The Consumer Ombudsman has announced a fresh focus on housing portal subscriptions.
The websites mostly offer initially free or discounted access to their listings, but after a period of time – anything from half a week to two months – the full rate is charged, and it is questionable how clearly this is advertised.
A question of clarity
The issue has been raised by the ombudsman as a common complaint by consumers entering into subscriptions for discounted or free trial periods. The subscription then automatically and significantly increases in price.
Whilst this in itself is not illegal, the Consumer Contracts Act stipulates that consumers must have clear and understandable information when entering into an agreement. If this is not provided beforehand, the agreement is not binding.
The various websites that offer online registration for access to housing listings have a two-month deadline to ensure that the information requirements are met.
Mad dash for digs
With an influx of new and returning students, this is a busy time of year for the housing market in Copenhagen. It can be incredibly difficult to find accommodation and it is not uncommon for students to be without a home – even after the beginning of the semester.
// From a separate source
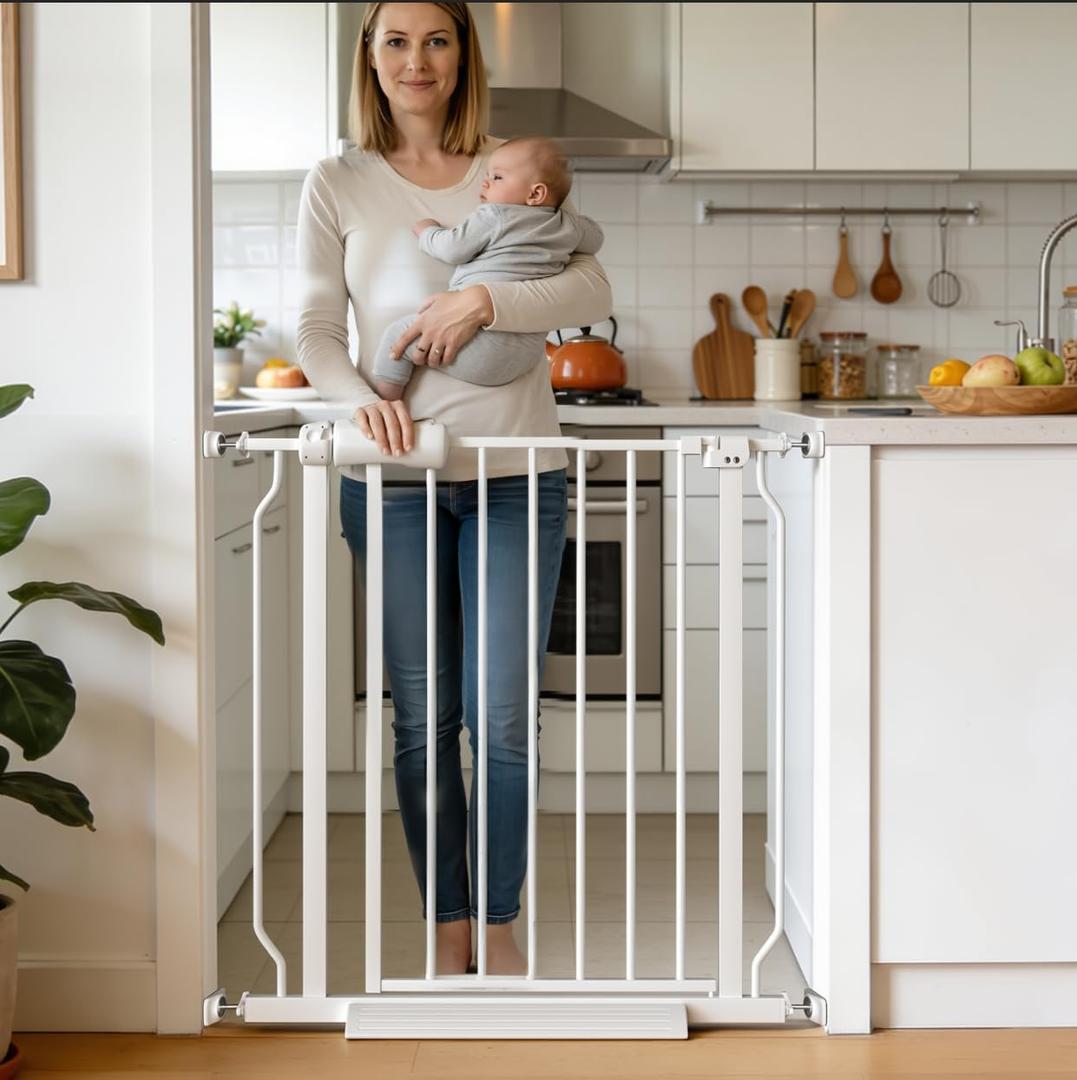 Narrow Baby Gate 24 to 29 Inch Wide Pet Gate Pressure Mounted No Drill Safety Gate Walk Through Metal Child Gate for Kids Stairs or Pets Indoor, White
One portal aimed specifically at students offered a three-day trial for 9 kroner, which then automatically increases to 299 kroner per month – although in this case it was clearly stated.
“We have chosen to focus on housing portal subscription conditions right now, as there is extra pressure on the rental housing market shortly,” explained Christina Toftegaard Nielsen from the Consumer Ombudsman.
“Many students are on the verge of finding a place to live, and the housing portals are one of the places many seek housing.”